*Given task 1*. List the username of every person with a post header in the table saw dust extraction thread.
*Given task 2*. Proceed with the table saw dust extraction thread from the point where it stops.

== Selected text ==

# Table saw dust extraction



## Karl (16 Mar 2011)

I've decided to try and do something about the dx on my Xcalibur ts.

First off, some pics







Dust is currently extracted via a 4" outlet at the very bottom of the machine






You can see the cavernous area around the motor and blade for dust to fly around before being extracted.






One problem comes when swinging the cradle for angled cuts.






My initial thought was to block up the existing d/x hole and put a new 5" one right behind the blade on the back of the machine






Also find some way of blocking up all the silly gaps between the cabinet and the cast iron top (those are my fingers in the pic).






Anybody got any good ideas on how to treat the swinging cradle - I want to reduce the internal volume of the cabinet by fitting a false floor/blade shroud.

Any comments welcome.

Cheers

Karl


----------



## p111dom (16 Mar 2011)

I'd be inclined to make a Formica faced hopper reduce the internal volume of the cabinet and to direct dust to the port. My older style jet super saw has this and it works really well.


----------



## Mike.C (16 Mar 2011)

Hi Karl, the following are not my work, but I hope that they will help you.

First of all your silly gaps, well these could also be made to fit the upper ones



These other ones could deal with the upper and lower dust











Lord Nibbo also came up with a very good idea. viewtopic.php?t=20038

What about making a box that wraps around the blade and cradle but not the motor (over heating) and has a chute that points towards an internal extraction pipe.

HTH

Mike


----------



## ondablade (16 Mar 2011)

I'm guessing the issue with allowing the dust to drop into the bottom of the cabinet has to be that it inevitably creates a situation where collection is going to be reliant on having some sort of hopper where gravity reliably drops the chips and dust into the duct - it would probably otherwise take an enormous airflow volume (cfm) to give enough airspeed to gather up the dust over such a large area. Air leakage into the cabinet in areas that don't help much will up the ante even more.

Many makers seem to go with a fairly close fitting hopper/chute under the blade - this should give decent air velocities at smaller volume flow rates due to the much smaller cross section, and as a result of both this and the layout more or less immediately capture dust thrown off the blade.

I'm looking forward to having a little play with my own set up when my Hammer saw is up and running in the coming months - a pet theory is that (a) it makes sense to clear the dust from the tooth gullets before its carried back up over the table surface at the backside and flung into your face or the blade guard, and (b) that if the air inlet into the chute was organised so that it directed the air it takes in at right angles across the teeth it might be very effective at clearing the dust from the gullets.

The game would then be to as far as possible seal the chute, and to size these inlet(s) so that they leave just enough negative pressure in the duct to give decent clearance down through the gaps around the blade - without so much suction that it causes problems in sliding the workpiece...


----------



## matt (16 Mar 2011)

===
== Listing ==

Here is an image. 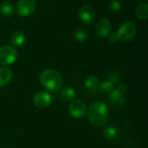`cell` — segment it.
<instances>
[{
  "label": "cell",
  "mask_w": 148,
  "mask_h": 148,
  "mask_svg": "<svg viewBox=\"0 0 148 148\" xmlns=\"http://www.w3.org/2000/svg\"><path fill=\"white\" fill-rule=\"evenodd\" d=\"M88 120L95 126H102L106 124L108 118V108L102 101L93 102L88 110Z\"/></svg>",
  "instance_id": "6da1fadb"
},
{
  "label": "cell",
  "mask_w": 148,
  "mask_h": 148,
  "mask_svg": "<svg viewBox=\"0 0 148 148\" xmlns=\"http://www.w3.org/2000/svg\"><path fill=\"white\" fill-rule=\"evenodd\" d=\"M40 83L47 91L58 92L62 85V78L55 69H46L40 74Z\"/></svg>",
  "instance_id": "7a4b0ae2"
},
{
  "label": "cell",
  "mask_w": 148,
  "mask_h": 148,
  "mask_svg": "<svg viewBox=\"0 0 148 148\" xmlns=\"http://www.w3.org/2000/svg\"><path fill=\"white\" fill-rule=\"evenodd\" d=\"M137 28L135 24L131 21H127L120 26L117 31V36L119 40L122 42H130L135 38Z\"/></svg>",
  "instance_id": "3957f363"
},
{
  "label": "cell",
  "mask_w": 148,
  "mask_h": 148,
  "mask_svg": "<svg viewBox=\"0 0 148 148\" xmlns=\"http://www.w3.org/2000/svg\"><path fill=\"white\" fill-rule=\"evenodd\" d=\"M18 51L15 47L3 45L0 47V64L3 66H7L15 63L17 59Z\"/></svg>",
  "instance_id": "277c9868"
},
{
  "label": "cell",
  "mask_w": 148,
  "mask_h": 148,
  "mask_svg": "<svg viewBox=\"0 0 148 148\" xmlns=\"http://www.w3.org/2000/svg\"><path fill=\"white\" fill-rule=\"evenodd\" d=\"M79 19L85 24H92L96 17L95 10L89 4H84L78 10Z\"/></svg>",
  "instance_id": "5b68a950"
},
{
  "label": "cell",
  "mask_w": 148,
  "mask_h": 148,
  "mask_svg": "<svg viewBox=\"0 0 148 148\" xmlns=\"http://www.w3.org/2000/svg\"><path fill=\"white\" fill-rule=\"evenodd\" d=\"M69 113L75 119H81L87 113V106L81 99H74L69 105Z\"/></svg>",
  "instance_id": "8992f818"
},
{
  "label": "cell",
  "mask_w": 148,
  "mask_h": 148,
  "mask_svg": "<svg viewBox=\"0 0 148 148\" xmlns=\"http://www.w3.org/2000/svg\"><path fill=\"white\" fill-rule=\"evenodd\" d=\"M36 10V0H18L16 3V12L22 17L31 15Z\"/></svg>",
  "instance_id": "52a82bcc"
},
{
  "label": "cell",
  "mask_w": 148,
  "mask_h": 148,
  "mask_svg": "<svg viewBox=\"0 0 148 148\" xmlns=\"http://www.w3.org/2000/svg\"><path fill=\"white\" fill-rule=\"evenodd\" d=\"M33 102L35 106L38 108H48L52 104V96L47 92L41 91L35 94L33 98Z\"/></svg>",
  "instance_id": "ba28073f"
},
{
  "label": "cell",
  "mask_w": 148,
  "mask_h": 148,
  "mask_svg": "<svg viewBox=\"0 0 148 148\" xmlns=\"http://www.w3.org/2000/svg\"><path fill=\"white\" fill-rule=\"evenodd\" d=\"M112 31L111 22L107 18L100 19L95 25V33L99 38H107Z\"/></svg>",
  "instance_id": "9c48e42d"
},
{
  "label": "cell",
  "mask_w": 148,
  "mask_h": 148,
  "mask_svg": "<svg viewBox=\"0 0 148 148\" xmlns=\"http://www.w3.org/2000/svg\"><path fill=\"white\" fill-rule=\"evenodd\" d=\"M125 95L120 93L117 90L114 89L109 94V104L114 109L118 110L122 108L125 105Z\"/></svg>",
  "instance_id": "30bf717a"
},
{
  "label": "cell",
  "mask_w": 148,
  "mask_h": 148,
  "mask_svg": "<svg viewBox=\"0 0 148 148\" xmlns=\"http://www.w3.org/2000/svg\"><path fill=\"white\" fill-rule=\"evenodd\" d=\"M84 85L89 92L95 93L99 90V85H100L99 79L95 75H89L85 79Z\"/></svg>",
  "instance_id": "8fae6325"
},
{
  "label": "cell",
  "mask_w": 148,
  "mask_h": 148,
  "mask_svg": "<svg viewBox=\"0 0 148 148\" xmlns=\"http://www.w3.org/2000/svg\"><path fill=\"white\" fill-rule=\"evenodd\" d=\"M25 39H26V38H25L24 33L19 30L14 31L10 37V43L12 44V45L16 46V47L22 46L25 43Z\"/></svg>",
  "instance_id": "7c38bea8"
},
{
  "label": "cell",
  "mask_w": 148,
  "mask_h": 148,
  "mask_svg": "<svg viewBox=\"0 0 148 148\" xmlns=\"http://www.w3.org/2000/svg\"><path fill=\"white\" fill-rule=\"evenodd\" d=\"M12 72L7 66H0V87L6 86L11 80Z\"/></svg>",
  "instance_id": "4fadbf2b"
},
{
  "label": "cell",
  "mask_w": 148,
  "mask_h": 148,
  "mask_svg": "<svg viewBox=\"0 0 148 148\" xmlns=\"http://www.w3.org/2000/svg\"><path fill=\"white\" fill-rule=\"evenodd\" d=\"M75 91L72 87H65L60 92V98L64 102H71L75 98Z\"/></svg>",
  "instance_id": "5bb4252c"
},
{
  "label": "cell",
  "mask_w": 148,
  "mask_h": 148,
  "mask_svg": "<svg viewBox=\"0 0 148 148\" xmlns=\"http://www.w3.org/2000/svg\"><path fill=\"white\" fill-rule=\"evenodd\" d=\"M15 10L11 3L10 2H3L0 3V14L5 17H10L14 15Z\"/></svg>",
  "instance_id": "9a60e30c"
},
{
  "label": "cell",
  "mask_w": 148,
  "mask_h": 148,
  "mask_svg": "<svg viewBox=\"0 0 148 148\" xmlns=\"http://www.w3.org/2000/svg\"><path fill=\"white\" fill-rule=\"evenodd\" d=\"M135 14L140 20H147L148 17V3L147 2L140 3L136 7Z\"/></svg>",
  "instance_id": "2e32d148"
},
{
  "label": "cell",
  "mask_w": 148,
  "mask_h": 148,
  "mask_svg": "<svg viewBox=\"0 0 148 148\" xmlns=\"http://www.w3.org/2000/svg\"><path fill=\"white\" fill-rule=\"evenodd\" d=\"M113 90H114V84L109 80L103 81L99 85V91L103 94H110Z\"/></svg>",
  "instance_id": "e0dca14e"
},
{
  "label": "cell",
  "mask_w": 148,
  "mask_h": 148,
  "mask_svg": "<svg viewBox=\"0 0 148 148\" xmlns=\"http://www.w3.org/2000/svg\"><path fill=\"white\" fill-rule=\"evenodd\" d=\"M88 31L84 28V27H80L78 29H76L74 32V37L77 41L82 42L84 40H86L88 38Z\"/></svg>",
  "instance_id": "ac0fdd59"
},
{
  "label": "cell",
  "mask_w": 148,
  "mask_h": 148,
  "mask_svg": "<svg viewBox=\"0 0 148 148\" xmlns=\"http://www.w3.org/2000/svg\"><path fill=\"white\" fill-rule=\"evenodd\" d=\"M118 135V130L114 126H109L106 128L103 132V136L108 140H114Z\"/></svg>",
  "instance_id": "d6986e66"
},
{
  "label": "cell",
  "mask_w": 148,
  "mask_h": 148,
  "mask_svg": "<svg viewBox=\"0 0 148 148\" xmlns=\"http://www.w3.org/2000/svg\"><path fill=\"white\" fill-rule=\"evenodd\" d=\"M108 10L111 13H119L121 10V3L119 0H110L108 3Z\"/></svg>",
  "instance_id": "ffe728a7"
},
{
  "label": "cell",
  "mask_w": 148,
  "mask_h": 148,
  "mask_svg": "<svg viewBox=\"0 0 148 148\" xmlns=\"http://www.w3.org/2000/svg\"><path fill=\"white\" fill-rule=\"evenodd\" d=\"M121 79V74L118 71H111L108 74V79L109 81H111L114 85L118 83Z\"/></svg>",
  "instance_id": "44dd1931"
},
{
  "label": "cell",
  "mask_w": 148,
  "mask_h": 148,
  "mask_svg": "<svg viewBox=\"0 0 148 148\" xmlns=\"http://www.w3.org/2000/svg\"><path fill=\"white\" fill-rule=\"evenodd\" d=\"M115 90H117L120 93L125 95L126 92H127V86L124 83H121V84H120V85L115 88Z\"/></svg>",
  "instance_id": "7402d4cb"
},
{
  "label": "cell",
  "mask_w": 148,
  "mask_h": 148,
  "mask_svg": "<svg viewBox=\"0 0 148 148\" xmlns=\"http://www.w3.org/2000/svg\"><path fill=\"white\" fill-rule=\"evenodd\" d=\"M109 41L111 43H113V44H116L118 41H120L119 38H118L117 33H112V34H110V36H109Z\"/></svg>",
  "instance_id": "603a6c76"
}]
</instances>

===

*Answer 1*. Karl, p111dom, Mike.C, ondablade, matt

*Answer 2*.
Re the gaps between the top and the casing... I just pushed pipe insulation in to mine - does the job.


----------



## Steve Maskery (17 Mar 2011)

This is timely, Karl, I'm looking at exactly the same problem.
My saw has to be mobile, so permanent DX is not an option. I have a hole in my guard to take a hose, but I rarely use it, not because it doesn't work, it's quite good, but because the hose is a bit inconvenient. Laziness, if you like.
I like the shroud idea. I had thought of a piece of pipe which hugs the blade, but I don't see how I could mount it.

I might just not fight it at all, but make a liner that I can just lift out and tip into the bin.

I look forward to seeing your progress.
S


----------



## Karl (17 Mar 2011)

Thanks for all the input guys. This job would be a hell of a lot simpler if the blade didn't tilt :lol: 

Anyway, a little more digging round this morning revealed a [black] metal channel mounted to the cradle in front of the blade - presumably to stop crud being ejected through the front of the machine where the winding handle is situated.











Remove this and you've got a pair of threaded mounting points 






And with the blade back in-situ.






So my current thinking is that some kind of scoop could be connected to this mounting point, connected directly to the d/x port, perhaps by a flexi hose which would overcome the problem of flade tilt. This would capture the dust directly from the front of the blade. I've also found a guard for above the blade which will be mounted directly onto the riving knife. This has a d/x port on top.

Cheers

Karl


----------



## ondablade (17 Mar 2011)

Those holes look promising provided the bracket they are in tips with the blade Karl.

Perhaps a fairly close fitting box/enclosure that tips with the blade rather than a scoop that may leak and not direct the airflow very well - here's how Felder do it on their 900 series saws: http://www.felder.ie/ie-en/products/pan ... &zoom=true (click on the picture of the saw spindle) Go to the Hammer product pages on the same site, look up the K3 Perform panel saw and check out the similar drawing for a simpler variant.

Getting the enclosure close to the blade will by upping the air speed up the effectiveness of the extraction, (but not such much that it chokes the air flow) while the shape and positioning of the inlet(s) and outlets will determine the direction of air movement and avoid dead spots.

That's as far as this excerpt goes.